Instructions to follow:
Extend the essay on good, evil and forgiveness by writing what follows its final sentence.

Provided passage:
= = = =

It’s impossible to keep in mind during a time of traumatic upheaval like our present moment in history — very few people are strictly good or irredeemably evil. Few people are undeniably good almost all the time, we think of them as highly evolved, wise, enlightened, righteous, bodhisattvas, saints. Few people are relentlessly evil, we think of them as dangerous psychopaths. All the rest of us are between these extremes, on a spectrum we move along according to our emotions. All of us are quite good sometimes, even exemplary although, when we feel victimized and completely justified, cruel, ruthless and unforgiving.
If you’re cruel and ruthless at times, does that make you an evil person? It depends on a lot of things. There is a time to be ruthless in this rough world we live in, sad to say. But as a permanent attitude, a tiny minority of us are ruthless all the time just as very few can be at our best in every moment. We aspire to be the best we can be in every moment.
Martin Luther King, Jr. said “forgiveness is not an occasional act, it is a permanent attitude.” A very tall order for the average earthling, because forgiveness always depends on the specific circumstances, and a sincere apology landing just right, but it states a great aspiration — a readiness to listen and forgive, which is a beautiful thing. It requires not hardening your heart against people who have done you wrong, if they sincerely try to make amends.
Hatred and division have actually been monetized, you can buy stock in lucrative corporations (like Palantir) that specialize in mining and analyzing personal data for the use of those who seek to exploit existing prejudices and make people hate and fear each other. Personalized messages influence millions to see the “other” as inhuman and evil. AI can also easily be harnessed to this task, dividing people by removing elements like nuance and context that make humans compassionate and replacing it with relentless algorithms that make AI conform to the creators of AI’s money-driven, bottom line, black and white, good/evil worldview.

= = = =

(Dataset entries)
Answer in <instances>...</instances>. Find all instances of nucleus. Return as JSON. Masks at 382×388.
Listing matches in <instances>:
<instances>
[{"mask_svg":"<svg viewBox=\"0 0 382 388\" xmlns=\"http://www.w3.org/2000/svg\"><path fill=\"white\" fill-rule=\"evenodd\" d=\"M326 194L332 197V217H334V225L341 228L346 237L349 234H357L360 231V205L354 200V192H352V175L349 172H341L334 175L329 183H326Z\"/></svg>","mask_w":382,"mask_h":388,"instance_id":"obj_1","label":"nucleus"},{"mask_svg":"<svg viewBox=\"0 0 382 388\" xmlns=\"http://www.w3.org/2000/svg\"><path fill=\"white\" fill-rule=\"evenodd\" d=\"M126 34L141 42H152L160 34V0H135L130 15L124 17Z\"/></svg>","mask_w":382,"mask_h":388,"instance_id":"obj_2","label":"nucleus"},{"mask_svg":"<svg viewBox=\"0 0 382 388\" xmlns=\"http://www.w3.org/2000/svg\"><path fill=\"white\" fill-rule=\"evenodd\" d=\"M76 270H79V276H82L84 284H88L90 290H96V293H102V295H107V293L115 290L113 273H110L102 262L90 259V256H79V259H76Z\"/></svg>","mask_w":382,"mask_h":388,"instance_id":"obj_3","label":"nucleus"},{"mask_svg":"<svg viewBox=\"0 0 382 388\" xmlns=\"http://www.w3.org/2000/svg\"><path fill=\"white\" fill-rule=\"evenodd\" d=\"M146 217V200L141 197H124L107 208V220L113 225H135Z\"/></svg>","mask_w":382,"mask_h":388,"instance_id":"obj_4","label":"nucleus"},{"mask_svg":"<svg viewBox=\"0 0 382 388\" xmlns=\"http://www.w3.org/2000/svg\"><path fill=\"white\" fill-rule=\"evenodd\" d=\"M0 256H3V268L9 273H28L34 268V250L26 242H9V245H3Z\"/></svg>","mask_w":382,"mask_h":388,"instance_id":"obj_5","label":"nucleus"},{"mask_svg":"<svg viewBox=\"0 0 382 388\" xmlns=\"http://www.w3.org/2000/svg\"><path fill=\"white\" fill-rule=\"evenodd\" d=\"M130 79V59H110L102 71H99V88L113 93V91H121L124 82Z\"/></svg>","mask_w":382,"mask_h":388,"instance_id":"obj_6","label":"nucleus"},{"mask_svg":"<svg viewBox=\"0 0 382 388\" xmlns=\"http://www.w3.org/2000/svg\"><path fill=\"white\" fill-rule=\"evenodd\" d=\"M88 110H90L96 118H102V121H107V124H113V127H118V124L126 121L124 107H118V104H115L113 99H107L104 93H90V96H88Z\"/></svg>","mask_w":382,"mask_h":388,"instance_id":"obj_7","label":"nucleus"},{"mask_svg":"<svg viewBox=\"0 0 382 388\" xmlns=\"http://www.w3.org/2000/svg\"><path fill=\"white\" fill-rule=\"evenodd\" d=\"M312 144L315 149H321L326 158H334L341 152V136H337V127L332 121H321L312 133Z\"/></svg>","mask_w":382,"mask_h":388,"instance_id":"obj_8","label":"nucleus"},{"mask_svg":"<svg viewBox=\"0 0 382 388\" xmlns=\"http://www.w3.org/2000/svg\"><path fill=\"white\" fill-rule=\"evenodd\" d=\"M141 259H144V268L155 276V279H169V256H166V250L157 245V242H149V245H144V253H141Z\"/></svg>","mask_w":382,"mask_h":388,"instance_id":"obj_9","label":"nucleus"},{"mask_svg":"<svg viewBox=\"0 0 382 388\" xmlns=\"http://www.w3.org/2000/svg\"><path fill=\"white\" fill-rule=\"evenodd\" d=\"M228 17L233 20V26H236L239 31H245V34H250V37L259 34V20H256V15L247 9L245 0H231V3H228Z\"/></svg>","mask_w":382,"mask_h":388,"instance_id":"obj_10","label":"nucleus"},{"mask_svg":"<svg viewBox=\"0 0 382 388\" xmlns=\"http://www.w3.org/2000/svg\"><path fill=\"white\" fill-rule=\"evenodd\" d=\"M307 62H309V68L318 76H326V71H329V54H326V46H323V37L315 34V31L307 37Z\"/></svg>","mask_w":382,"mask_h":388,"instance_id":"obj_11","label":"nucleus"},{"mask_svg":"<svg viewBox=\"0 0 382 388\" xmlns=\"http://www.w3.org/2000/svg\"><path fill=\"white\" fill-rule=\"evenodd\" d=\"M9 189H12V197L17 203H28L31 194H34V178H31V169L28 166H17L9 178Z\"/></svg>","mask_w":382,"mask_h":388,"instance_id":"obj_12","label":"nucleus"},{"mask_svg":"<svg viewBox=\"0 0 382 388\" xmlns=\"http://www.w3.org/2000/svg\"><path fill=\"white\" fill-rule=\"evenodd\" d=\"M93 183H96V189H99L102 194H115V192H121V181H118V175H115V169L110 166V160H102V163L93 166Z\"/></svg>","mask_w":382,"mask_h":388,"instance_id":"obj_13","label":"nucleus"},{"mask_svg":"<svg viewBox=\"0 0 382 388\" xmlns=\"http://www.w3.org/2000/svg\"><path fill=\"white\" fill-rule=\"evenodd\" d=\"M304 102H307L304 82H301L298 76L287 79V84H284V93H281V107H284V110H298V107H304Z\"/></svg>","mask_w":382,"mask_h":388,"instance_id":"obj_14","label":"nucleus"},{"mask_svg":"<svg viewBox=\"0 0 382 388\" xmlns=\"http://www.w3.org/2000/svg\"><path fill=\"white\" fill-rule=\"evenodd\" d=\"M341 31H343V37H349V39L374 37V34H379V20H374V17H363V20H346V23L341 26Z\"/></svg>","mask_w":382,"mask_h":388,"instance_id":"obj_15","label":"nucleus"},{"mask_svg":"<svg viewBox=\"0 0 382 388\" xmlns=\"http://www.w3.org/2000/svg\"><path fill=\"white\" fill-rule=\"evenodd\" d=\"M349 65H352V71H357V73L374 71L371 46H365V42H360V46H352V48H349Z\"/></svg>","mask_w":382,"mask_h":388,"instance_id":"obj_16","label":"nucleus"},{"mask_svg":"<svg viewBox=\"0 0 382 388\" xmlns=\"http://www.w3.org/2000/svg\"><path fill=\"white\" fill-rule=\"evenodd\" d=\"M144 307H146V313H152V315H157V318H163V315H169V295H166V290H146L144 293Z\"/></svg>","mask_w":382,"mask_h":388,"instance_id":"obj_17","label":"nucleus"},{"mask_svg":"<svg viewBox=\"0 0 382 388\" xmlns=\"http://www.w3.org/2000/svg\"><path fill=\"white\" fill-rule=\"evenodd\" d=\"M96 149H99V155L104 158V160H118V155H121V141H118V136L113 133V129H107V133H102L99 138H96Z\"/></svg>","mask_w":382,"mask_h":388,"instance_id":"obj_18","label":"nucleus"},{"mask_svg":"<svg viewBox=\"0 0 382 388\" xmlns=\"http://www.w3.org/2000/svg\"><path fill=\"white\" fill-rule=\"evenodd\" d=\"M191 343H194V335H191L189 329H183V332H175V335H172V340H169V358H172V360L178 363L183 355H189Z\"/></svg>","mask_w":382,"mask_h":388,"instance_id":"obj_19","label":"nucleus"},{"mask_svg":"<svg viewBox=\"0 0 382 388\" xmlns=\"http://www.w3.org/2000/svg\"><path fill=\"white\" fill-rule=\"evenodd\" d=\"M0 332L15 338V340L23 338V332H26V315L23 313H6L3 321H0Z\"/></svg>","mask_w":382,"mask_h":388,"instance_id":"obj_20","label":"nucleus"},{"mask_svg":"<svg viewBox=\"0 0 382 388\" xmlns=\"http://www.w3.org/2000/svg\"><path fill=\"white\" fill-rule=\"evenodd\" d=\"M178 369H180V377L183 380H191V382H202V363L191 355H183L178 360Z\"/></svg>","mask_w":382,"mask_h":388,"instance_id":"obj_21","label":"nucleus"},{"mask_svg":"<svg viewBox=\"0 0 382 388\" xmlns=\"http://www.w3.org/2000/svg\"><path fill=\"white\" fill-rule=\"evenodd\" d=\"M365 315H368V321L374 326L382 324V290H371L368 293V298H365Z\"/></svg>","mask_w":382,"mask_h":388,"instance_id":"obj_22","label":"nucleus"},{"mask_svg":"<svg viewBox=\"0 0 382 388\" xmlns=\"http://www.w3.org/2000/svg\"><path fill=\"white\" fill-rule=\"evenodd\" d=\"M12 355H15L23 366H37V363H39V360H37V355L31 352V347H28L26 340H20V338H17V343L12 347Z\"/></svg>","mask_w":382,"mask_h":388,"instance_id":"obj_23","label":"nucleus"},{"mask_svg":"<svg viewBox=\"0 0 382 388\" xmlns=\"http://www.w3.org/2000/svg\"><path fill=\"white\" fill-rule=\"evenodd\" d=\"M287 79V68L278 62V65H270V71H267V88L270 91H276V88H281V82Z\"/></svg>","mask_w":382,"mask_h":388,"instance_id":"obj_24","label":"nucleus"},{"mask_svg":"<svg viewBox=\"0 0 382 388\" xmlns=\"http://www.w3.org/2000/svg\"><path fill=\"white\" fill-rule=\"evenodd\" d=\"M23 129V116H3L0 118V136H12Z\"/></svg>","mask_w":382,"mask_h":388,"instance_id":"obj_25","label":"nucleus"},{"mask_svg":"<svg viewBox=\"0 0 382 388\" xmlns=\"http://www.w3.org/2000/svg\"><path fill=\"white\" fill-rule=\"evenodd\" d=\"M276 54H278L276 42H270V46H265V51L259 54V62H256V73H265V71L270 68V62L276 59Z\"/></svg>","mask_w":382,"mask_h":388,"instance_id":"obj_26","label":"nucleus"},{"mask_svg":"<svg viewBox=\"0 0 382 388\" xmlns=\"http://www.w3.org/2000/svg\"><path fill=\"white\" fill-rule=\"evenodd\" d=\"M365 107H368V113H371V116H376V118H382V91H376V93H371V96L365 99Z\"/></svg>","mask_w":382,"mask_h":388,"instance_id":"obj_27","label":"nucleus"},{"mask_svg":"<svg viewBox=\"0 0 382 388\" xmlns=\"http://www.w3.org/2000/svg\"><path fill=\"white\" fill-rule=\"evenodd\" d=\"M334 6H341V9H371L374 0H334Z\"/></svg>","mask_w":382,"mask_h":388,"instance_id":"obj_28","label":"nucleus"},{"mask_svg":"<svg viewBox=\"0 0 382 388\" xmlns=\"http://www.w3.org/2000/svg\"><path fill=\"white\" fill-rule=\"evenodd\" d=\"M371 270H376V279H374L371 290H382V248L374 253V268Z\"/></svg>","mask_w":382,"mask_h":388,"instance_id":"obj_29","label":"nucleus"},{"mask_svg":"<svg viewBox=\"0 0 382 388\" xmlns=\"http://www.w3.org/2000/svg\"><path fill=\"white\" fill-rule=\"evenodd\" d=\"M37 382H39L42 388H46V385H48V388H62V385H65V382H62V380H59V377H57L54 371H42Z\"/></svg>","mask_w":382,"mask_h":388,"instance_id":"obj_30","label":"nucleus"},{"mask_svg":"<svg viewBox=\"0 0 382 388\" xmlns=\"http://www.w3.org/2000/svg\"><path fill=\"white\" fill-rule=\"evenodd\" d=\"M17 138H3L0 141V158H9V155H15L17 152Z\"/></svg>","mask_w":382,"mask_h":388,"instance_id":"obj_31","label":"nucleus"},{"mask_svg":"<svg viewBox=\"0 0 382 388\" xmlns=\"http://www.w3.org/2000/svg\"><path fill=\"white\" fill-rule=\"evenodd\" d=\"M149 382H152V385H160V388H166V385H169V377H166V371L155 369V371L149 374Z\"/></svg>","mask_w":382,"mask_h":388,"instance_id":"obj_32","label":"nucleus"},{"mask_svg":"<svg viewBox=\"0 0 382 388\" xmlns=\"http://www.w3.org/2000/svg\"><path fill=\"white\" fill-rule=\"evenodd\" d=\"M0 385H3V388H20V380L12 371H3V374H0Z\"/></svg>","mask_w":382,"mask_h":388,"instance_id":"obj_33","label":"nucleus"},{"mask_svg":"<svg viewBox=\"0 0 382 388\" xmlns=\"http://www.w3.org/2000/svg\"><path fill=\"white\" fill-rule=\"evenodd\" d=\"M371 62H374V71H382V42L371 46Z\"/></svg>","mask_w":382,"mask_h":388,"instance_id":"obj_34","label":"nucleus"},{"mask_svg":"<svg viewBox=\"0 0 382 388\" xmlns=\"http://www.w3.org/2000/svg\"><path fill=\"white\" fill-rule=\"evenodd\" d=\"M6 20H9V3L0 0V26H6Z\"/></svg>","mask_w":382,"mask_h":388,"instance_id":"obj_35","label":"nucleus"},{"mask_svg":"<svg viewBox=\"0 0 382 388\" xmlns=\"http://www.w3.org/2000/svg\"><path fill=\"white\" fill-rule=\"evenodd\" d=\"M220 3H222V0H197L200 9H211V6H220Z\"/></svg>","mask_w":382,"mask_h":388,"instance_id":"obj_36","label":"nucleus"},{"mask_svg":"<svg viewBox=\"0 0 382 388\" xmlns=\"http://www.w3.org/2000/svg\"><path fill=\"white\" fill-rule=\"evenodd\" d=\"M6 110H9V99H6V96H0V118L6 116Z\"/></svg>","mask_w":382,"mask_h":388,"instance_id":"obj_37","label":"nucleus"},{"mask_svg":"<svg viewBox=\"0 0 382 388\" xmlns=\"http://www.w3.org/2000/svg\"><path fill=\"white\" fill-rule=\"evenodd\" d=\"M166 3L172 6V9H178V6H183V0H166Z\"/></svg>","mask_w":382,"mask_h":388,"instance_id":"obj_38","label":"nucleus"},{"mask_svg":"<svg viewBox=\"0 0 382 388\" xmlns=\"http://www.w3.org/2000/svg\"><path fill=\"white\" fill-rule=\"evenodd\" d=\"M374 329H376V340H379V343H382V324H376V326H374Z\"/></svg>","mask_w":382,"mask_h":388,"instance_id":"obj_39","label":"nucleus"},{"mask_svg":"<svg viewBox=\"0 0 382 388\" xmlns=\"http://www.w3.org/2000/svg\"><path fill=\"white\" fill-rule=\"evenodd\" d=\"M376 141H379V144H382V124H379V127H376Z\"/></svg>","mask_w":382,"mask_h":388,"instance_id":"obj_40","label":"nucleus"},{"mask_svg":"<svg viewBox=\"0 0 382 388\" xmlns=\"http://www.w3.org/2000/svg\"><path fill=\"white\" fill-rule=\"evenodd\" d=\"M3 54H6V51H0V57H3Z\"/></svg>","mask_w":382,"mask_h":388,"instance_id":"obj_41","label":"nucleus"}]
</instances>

= = = =

Task result:
We are divided by the calculated, constantly repeated, transactional lie that some people, people like us, are good, and other people, people like them (fill in hated group) are evil. This lie is the creation of evil people, which is then magnified by millions of sometimes fine and sometimes shitty people who are neither evil nor good all the time, repeating it widely to people who agree, often just to be agreeable. The lies that enflame our division are all promoted by algorithms that monetize engagement. Engagement is driven by fear, lust, agitation, need for confirmation, isolation, anger, outrage, etc. Now fear, hatred, outrage and the lies that drive them can be instantly spread to hundreds of millions, like a pandemic.
I think of the klansman, acting out of a reflex to protect a helpless toddler, diving into a river to save a drowning child. I imagine him in that moment acting out of human instinct, not stopping to think the kid might be black or a member of some other group he hates. Maybe it’s the Anne Frank good in me, seeking the good in someone otherwise hateful to me, but I think humans defaulting to their higher human impulses happens more often than we are aware. What unites us as vulnerable humans is far more powerful than what divides us, things that are mostly lies anyway.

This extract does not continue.